• Material shown
━━━━━━
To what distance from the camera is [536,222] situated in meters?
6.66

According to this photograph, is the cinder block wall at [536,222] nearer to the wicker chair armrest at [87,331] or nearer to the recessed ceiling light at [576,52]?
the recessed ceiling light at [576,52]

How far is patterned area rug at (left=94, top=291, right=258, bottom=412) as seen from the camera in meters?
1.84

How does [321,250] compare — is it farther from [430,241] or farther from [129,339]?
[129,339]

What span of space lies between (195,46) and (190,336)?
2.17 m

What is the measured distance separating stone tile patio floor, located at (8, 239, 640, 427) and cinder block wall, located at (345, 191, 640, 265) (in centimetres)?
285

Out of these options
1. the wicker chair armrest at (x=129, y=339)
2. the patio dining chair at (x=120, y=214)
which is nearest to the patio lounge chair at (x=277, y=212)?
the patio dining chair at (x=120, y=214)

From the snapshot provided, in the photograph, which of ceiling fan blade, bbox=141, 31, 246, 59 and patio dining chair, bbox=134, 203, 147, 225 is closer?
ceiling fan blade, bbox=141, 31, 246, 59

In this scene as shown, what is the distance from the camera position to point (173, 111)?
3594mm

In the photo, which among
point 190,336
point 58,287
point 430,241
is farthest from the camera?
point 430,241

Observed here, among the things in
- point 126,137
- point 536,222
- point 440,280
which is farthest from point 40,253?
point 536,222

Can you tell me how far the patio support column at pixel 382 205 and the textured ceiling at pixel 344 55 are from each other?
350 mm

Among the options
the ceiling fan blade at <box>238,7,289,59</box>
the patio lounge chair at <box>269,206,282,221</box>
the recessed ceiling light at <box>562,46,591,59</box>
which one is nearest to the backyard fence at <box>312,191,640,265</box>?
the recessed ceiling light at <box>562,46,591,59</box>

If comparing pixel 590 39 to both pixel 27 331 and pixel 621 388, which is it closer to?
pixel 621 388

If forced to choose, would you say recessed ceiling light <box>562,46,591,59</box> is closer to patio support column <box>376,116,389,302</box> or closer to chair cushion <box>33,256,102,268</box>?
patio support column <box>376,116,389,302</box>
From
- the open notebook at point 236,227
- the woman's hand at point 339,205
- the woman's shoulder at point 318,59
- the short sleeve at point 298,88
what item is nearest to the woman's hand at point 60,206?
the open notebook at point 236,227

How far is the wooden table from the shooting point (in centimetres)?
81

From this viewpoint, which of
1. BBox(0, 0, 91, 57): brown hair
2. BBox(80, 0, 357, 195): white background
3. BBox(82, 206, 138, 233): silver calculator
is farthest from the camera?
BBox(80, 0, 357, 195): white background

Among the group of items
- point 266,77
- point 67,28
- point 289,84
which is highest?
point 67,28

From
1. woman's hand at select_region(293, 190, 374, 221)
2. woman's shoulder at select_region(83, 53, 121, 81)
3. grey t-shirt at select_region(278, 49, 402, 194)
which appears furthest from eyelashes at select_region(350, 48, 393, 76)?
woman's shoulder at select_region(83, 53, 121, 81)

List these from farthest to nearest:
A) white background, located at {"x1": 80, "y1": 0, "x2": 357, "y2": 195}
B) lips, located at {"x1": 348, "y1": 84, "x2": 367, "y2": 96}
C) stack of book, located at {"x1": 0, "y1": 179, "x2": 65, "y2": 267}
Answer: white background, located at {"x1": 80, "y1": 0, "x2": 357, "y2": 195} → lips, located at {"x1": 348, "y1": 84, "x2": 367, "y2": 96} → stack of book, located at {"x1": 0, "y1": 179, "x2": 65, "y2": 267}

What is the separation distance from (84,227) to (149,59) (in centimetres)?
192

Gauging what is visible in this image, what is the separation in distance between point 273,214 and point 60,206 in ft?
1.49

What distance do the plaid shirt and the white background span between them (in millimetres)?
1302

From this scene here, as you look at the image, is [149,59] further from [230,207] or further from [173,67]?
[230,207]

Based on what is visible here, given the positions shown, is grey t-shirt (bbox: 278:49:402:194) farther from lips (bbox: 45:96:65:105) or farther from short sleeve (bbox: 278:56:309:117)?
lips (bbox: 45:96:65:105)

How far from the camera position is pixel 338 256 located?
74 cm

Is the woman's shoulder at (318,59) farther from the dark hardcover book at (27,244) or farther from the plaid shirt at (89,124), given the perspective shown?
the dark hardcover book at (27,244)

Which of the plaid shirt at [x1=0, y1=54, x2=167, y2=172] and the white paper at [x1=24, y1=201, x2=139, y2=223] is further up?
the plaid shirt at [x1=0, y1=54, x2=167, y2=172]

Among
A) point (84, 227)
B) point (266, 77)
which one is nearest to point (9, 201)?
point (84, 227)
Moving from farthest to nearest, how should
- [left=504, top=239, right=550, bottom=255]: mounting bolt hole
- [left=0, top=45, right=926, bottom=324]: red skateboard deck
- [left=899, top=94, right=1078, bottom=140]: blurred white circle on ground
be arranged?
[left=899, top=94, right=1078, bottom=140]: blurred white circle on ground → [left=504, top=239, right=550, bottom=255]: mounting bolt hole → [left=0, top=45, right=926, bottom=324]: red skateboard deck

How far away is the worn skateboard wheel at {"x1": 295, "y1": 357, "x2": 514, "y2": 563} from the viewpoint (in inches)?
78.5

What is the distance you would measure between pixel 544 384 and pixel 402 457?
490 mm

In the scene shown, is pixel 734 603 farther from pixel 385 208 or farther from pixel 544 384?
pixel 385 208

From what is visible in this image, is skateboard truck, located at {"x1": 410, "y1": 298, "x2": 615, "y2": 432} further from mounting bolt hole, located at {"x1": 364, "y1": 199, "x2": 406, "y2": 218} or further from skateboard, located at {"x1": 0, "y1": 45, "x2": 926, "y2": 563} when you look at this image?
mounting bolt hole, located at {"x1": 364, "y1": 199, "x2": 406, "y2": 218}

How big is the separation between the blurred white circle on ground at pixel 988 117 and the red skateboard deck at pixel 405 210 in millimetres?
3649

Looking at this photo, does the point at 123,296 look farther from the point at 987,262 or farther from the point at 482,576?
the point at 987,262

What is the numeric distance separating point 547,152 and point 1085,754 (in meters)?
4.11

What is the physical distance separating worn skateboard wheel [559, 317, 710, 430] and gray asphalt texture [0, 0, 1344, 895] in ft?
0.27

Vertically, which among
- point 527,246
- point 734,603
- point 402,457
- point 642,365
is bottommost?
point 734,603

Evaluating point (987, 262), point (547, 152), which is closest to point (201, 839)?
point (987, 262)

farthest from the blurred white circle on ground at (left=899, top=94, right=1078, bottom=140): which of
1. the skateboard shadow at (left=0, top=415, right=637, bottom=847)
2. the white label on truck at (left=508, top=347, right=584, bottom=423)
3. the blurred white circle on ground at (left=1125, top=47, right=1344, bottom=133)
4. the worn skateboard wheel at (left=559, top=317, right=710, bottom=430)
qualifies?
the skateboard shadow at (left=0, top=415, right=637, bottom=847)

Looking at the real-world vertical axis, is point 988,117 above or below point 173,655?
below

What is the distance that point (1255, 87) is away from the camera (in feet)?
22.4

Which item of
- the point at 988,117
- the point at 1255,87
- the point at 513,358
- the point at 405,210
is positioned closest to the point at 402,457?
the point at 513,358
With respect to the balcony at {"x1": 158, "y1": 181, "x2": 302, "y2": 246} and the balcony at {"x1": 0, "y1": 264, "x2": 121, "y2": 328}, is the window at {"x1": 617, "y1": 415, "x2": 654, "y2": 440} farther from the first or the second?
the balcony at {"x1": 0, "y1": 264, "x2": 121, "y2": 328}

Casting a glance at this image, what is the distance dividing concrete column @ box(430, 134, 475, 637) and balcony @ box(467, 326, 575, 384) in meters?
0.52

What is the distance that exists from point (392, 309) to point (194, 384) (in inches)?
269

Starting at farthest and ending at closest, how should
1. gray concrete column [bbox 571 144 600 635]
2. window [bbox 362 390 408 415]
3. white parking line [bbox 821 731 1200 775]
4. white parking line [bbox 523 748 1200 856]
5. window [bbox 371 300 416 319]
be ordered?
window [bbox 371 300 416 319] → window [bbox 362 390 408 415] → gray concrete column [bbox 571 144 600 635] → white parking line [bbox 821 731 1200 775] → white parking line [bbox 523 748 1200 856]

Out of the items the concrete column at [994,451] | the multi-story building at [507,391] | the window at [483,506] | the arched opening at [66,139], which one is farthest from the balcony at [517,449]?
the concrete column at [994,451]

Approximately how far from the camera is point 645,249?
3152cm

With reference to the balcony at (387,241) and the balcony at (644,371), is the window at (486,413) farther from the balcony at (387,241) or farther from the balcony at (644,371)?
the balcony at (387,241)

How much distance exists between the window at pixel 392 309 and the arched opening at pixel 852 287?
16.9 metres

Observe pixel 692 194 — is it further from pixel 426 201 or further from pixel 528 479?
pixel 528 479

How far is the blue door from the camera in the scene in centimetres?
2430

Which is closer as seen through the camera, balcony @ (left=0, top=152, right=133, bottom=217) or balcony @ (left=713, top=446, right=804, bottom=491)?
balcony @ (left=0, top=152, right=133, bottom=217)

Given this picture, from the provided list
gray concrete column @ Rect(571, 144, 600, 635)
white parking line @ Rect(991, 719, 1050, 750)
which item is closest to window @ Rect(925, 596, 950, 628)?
━━━━━━
• Written exercise
Repeat only the lines running from the line that contains "How much distance" through the last line above, inclusive.

• Response below
How much distance exists between the window at pixel 392 309 and the arched opening at pixel 852 287?
16.9 metres

Observe pixel 692 194 — is it further from pixel 426 201 or further from pixel 528 479?
pixel 528 479

How far is the blue door from the camera in the scene in centimetres?
2430

Which is closer as seen through the camera, balcony @ (left=0, top=152, right=133, bottom=217) or balcony @ (left=713, top=446, right=804, bottom=491)?
balcony @ (left=0, top=152, right=133, bottom=217)

Given this picture, from the provided list
gray concrete column @ Rect(571, 144, 600, 635)
white parking line @ Rect(991, 719, 1050, 750)
which item is closest to window @ Rect(925, 596, 950, 628)?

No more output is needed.